Additionaly, Timspeak provides the functionality to override the sample and output file names specified in the configuration file by using the arguments [SAMPLEFILE] and [OUTPUTFILE]. In order to override them a sample and an output file names must be specified at the command line:

$ timspeak run_pipeline configuration.json my_config.yaml my_output.hdf

If only one the arguments is specified Timspeak will take it as the sample file name. If the output file name needs to be set from command line, then the two arguments must be provided.

Configuration file

Timspeak requires a configuration file in order to run its entire pipeline. The configuration file specifies all the values for the required variables needed to read the sample data set, set the parameters for the different algorithms included in Timspeak and write the output. The configuration file can be written in two formats: JSON and YAML. The directory "timspeak/configuration_files" contain an example of a configuration file with optimal default values in both formats. Below is a detailed description of each section and its corresponding parameters:

General Information

sample_file_name: The name of the sample file being processed (it should be a .d folder). output_file_name: The name of the output file generated by Timspeak. Timspeak accepts two output formats, H5DF and Zarr (https://zarr.readthedocs.io/en/stable/index.html). number_of_threads: The number of threads or parallel processes to be used for the task.

  • Smoothing
    • algorithm_name: The name of the smoothing algorithm used for data smoothing.
    • im_sigma: standard deviation for gaussian correction in the Ion Mobility (IM) axis.
    • im_tolerance: value used to set the boundaries of the isolation window in IM axis.
    • ppm_tolerance: value used to set the upper and lower limits of the tof indices.
    • rt_sigma: standard deviation for gaussian correction in the retention time (RT) axis.
    • rt_tolerance: value used to set the boundaries of the isolation window in RT axis.
  • Clustering
    • algorithm_name: The name of the clustering algorithm used for data clustering.
    • im_tolerance: value used to set the boundaries of the isolation window in IM axis.
    • ppm_tolerance: value used to set the upper and lower limits of the tof indices.
    • rt_tolerance: value used to set the boundaries of the isolation window in RT axis.
    • clustering_threshold: This is the minimum number of points required to consider a set of points to be a cluster.
  • MS1 - precursors
    • min_size: The minimum size or intensity threshold for precursor data.
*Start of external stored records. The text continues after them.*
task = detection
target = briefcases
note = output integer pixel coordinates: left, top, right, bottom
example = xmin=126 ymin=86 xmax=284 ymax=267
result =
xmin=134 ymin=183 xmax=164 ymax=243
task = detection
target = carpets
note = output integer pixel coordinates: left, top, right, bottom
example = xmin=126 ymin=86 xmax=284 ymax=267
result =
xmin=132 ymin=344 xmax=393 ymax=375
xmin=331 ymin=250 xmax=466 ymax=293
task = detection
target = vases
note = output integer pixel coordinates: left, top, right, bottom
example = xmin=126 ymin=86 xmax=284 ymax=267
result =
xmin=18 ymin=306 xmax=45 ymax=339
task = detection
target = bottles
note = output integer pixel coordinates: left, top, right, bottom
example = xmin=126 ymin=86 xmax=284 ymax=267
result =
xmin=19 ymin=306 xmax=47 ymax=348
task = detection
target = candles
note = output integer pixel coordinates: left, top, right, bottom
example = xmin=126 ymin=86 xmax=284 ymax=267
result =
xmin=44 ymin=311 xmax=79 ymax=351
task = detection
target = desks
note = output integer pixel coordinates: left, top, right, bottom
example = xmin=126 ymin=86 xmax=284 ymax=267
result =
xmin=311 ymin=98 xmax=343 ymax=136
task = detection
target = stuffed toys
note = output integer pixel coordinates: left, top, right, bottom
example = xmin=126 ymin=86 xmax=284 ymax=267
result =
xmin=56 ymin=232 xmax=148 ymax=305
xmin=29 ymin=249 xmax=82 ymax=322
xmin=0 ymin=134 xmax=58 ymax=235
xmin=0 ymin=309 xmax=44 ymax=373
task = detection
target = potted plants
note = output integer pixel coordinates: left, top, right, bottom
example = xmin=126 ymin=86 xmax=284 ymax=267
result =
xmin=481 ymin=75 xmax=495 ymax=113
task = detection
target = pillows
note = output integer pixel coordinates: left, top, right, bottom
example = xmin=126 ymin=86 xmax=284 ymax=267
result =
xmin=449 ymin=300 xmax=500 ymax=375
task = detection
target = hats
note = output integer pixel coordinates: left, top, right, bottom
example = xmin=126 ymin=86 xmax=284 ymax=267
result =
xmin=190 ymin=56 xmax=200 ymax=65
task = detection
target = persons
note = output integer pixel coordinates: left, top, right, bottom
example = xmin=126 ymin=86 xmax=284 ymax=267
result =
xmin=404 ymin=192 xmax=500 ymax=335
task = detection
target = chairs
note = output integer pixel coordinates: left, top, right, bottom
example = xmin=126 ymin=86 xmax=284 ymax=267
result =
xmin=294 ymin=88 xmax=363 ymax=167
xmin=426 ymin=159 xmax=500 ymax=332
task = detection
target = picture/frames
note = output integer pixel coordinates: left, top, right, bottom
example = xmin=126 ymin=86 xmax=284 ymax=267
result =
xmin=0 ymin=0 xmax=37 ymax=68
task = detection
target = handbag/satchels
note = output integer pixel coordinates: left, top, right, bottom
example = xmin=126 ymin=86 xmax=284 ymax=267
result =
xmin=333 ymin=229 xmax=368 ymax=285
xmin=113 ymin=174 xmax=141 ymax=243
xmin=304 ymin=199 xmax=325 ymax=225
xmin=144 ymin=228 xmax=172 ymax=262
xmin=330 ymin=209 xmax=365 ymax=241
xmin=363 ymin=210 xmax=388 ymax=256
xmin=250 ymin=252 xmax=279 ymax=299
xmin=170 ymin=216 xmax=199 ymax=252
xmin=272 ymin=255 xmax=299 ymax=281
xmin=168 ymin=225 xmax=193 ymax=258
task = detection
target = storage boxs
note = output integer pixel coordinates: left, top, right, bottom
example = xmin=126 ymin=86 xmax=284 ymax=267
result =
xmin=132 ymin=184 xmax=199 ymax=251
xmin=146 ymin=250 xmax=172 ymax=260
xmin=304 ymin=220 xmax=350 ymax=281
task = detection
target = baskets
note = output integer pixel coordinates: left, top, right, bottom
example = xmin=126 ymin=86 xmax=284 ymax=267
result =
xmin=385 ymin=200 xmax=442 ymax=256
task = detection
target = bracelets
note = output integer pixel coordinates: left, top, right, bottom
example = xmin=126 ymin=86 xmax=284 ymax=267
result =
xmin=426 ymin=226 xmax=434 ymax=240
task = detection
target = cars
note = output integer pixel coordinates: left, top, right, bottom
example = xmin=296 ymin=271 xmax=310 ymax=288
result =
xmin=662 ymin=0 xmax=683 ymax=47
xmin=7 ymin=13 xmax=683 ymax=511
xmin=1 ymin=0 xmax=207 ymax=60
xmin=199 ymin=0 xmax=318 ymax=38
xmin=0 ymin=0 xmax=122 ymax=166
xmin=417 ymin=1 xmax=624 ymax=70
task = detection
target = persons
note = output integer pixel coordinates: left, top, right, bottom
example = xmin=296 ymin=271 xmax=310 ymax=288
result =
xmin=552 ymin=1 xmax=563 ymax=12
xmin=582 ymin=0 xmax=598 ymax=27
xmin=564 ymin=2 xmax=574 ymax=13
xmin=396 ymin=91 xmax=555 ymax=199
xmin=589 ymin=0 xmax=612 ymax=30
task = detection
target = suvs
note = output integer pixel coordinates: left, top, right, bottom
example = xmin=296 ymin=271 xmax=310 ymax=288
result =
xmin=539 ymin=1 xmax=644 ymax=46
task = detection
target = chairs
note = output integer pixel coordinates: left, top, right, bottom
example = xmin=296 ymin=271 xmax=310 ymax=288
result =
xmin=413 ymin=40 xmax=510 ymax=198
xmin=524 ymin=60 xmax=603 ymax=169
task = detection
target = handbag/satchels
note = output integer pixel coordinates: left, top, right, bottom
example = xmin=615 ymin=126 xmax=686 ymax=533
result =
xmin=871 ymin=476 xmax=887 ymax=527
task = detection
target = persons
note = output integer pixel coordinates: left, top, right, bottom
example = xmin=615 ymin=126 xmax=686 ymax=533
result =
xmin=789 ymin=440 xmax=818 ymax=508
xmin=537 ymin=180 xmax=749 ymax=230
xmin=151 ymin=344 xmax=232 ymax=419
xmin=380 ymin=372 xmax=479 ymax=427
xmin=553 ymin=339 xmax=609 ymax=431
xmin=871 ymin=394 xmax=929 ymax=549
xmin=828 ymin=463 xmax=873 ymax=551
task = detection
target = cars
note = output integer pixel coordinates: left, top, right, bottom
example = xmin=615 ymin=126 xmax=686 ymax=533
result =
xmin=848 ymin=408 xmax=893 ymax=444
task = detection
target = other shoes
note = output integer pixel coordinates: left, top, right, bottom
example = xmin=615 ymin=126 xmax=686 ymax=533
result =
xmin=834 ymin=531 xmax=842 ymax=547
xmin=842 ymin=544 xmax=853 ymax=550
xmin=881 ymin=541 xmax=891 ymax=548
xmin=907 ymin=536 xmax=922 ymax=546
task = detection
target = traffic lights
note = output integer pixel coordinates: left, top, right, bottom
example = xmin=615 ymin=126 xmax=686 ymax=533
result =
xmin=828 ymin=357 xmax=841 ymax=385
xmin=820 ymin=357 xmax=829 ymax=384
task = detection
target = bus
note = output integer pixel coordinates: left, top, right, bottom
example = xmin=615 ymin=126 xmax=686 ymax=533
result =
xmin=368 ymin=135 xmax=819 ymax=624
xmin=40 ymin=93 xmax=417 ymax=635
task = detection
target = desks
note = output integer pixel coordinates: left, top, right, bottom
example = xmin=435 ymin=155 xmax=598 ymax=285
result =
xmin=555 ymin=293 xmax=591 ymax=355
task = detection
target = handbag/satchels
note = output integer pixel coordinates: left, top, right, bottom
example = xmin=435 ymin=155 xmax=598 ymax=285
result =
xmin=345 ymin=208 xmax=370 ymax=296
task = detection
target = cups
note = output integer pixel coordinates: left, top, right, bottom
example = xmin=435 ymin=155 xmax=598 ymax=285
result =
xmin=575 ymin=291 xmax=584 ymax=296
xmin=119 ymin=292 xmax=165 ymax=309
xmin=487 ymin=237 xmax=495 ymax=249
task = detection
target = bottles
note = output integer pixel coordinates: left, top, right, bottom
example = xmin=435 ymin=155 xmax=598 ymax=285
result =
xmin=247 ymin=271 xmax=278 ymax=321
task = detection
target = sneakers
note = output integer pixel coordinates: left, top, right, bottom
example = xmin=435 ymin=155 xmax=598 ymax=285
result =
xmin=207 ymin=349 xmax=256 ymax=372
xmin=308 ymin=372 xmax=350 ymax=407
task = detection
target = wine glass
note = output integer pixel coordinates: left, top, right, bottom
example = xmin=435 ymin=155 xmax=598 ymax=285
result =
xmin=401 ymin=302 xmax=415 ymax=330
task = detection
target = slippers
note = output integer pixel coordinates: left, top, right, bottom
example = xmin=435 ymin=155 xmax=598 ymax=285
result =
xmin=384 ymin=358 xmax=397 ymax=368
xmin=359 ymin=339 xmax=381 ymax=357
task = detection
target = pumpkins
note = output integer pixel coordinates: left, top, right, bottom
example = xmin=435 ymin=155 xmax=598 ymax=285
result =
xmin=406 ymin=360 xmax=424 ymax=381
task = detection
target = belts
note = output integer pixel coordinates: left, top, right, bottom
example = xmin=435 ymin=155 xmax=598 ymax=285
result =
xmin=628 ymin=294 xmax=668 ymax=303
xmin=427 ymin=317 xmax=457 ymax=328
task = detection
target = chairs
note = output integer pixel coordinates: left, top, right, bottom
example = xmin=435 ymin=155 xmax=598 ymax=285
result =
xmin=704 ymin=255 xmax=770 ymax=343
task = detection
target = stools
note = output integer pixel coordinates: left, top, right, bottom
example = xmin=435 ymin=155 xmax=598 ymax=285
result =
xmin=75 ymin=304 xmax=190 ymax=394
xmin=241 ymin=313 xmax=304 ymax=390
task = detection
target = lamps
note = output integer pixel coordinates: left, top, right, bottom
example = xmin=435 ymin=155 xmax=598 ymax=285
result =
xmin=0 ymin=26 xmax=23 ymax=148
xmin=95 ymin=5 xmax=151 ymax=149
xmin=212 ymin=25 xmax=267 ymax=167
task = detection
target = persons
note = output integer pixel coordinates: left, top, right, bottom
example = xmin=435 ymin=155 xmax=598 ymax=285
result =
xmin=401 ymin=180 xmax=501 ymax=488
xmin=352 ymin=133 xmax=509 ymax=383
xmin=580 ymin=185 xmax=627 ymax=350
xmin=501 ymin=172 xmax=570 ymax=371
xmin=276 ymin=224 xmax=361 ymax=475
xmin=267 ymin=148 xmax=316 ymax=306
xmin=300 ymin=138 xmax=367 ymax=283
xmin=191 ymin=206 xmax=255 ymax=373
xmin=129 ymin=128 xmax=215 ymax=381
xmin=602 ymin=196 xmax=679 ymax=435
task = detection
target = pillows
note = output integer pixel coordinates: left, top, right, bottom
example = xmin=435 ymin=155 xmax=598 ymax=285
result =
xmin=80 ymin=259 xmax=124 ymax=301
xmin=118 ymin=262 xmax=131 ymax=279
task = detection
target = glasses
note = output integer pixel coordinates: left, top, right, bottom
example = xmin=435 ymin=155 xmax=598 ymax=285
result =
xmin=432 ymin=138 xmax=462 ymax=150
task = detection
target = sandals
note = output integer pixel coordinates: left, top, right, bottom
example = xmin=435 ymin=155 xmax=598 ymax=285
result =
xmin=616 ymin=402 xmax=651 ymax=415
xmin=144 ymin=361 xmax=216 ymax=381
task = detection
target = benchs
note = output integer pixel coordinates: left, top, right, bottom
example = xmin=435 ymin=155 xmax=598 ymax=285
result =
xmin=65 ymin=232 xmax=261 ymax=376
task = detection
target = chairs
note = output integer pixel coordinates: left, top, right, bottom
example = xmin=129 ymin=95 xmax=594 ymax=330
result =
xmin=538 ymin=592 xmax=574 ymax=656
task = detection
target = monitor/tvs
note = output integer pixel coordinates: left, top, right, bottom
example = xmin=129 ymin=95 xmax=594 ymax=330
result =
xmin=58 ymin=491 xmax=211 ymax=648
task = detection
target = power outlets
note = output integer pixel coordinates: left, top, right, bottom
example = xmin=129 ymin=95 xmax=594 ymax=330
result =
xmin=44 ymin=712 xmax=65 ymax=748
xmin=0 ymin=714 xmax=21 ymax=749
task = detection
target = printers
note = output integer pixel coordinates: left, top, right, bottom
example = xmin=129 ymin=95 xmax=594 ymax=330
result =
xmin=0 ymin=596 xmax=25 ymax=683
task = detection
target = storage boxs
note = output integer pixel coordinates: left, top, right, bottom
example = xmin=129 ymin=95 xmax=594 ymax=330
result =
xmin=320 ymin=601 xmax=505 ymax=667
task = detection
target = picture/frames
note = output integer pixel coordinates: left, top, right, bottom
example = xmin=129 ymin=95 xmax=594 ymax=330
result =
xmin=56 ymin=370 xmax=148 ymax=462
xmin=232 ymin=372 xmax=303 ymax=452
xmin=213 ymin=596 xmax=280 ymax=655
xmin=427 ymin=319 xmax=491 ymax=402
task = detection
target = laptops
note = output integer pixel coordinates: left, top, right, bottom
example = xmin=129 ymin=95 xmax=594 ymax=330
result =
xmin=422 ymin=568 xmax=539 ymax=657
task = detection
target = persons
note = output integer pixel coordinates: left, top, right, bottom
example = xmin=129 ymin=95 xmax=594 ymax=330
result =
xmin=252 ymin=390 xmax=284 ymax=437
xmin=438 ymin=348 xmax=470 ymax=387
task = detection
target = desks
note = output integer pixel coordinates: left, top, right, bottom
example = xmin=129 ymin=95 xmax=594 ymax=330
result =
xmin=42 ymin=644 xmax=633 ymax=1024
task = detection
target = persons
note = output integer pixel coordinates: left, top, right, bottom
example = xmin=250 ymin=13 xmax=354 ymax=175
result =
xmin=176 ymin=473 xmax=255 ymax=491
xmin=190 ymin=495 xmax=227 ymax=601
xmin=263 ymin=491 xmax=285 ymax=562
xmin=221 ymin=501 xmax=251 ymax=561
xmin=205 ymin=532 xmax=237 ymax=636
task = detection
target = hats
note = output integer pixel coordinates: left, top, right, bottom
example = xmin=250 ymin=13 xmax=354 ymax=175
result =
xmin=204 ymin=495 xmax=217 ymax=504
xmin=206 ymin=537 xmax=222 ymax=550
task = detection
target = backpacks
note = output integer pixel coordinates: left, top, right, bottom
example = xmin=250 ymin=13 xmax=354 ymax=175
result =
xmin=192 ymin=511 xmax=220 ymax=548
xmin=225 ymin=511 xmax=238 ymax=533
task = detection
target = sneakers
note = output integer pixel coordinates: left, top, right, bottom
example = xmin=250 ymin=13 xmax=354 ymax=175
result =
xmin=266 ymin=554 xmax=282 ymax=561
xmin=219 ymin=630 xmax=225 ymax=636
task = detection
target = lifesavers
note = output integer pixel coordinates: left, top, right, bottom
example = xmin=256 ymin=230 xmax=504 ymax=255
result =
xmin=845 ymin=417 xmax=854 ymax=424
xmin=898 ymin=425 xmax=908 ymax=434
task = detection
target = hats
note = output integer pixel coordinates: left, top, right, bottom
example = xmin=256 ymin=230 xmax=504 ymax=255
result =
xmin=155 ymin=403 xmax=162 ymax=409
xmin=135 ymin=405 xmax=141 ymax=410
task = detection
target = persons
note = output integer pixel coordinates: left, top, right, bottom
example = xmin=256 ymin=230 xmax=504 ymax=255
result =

Precursors with intensity below this threshold will be filtered out. The specified value is 10.
    • MS1 - isotopes - charge 2
      • im_tolerance: value used to set the boundaries of the isolation window in IM axis of charge 2 precursors.
      • ppm_tolerance: value used to set the upper and lower limits of the tof indices of 2 precursors.
      • rt_tolerance: value used to set the boundaries of the isolation window in RT axis of 2 precursors.
    • MS1 - isotopes - charge 3
      • im_tolerance: value used to set the boundaries of the isolation window in IM axis of charge 3 precursors.
      • ppm_tolerance: value used to set the upper and lower limits of the tof indices of 3 precursors.
      • rt_tolerance: value used to set the boundaries of the isolation window in RT axis of 3 precursors.
    • MS1 - isotopes - monoisotopic_precursors
      • ks_2d_threshold: this values is used to filter all monoisotopic precursors.
  • MS2 - fragments
    • min_size: The minimum number of fragments per precursor.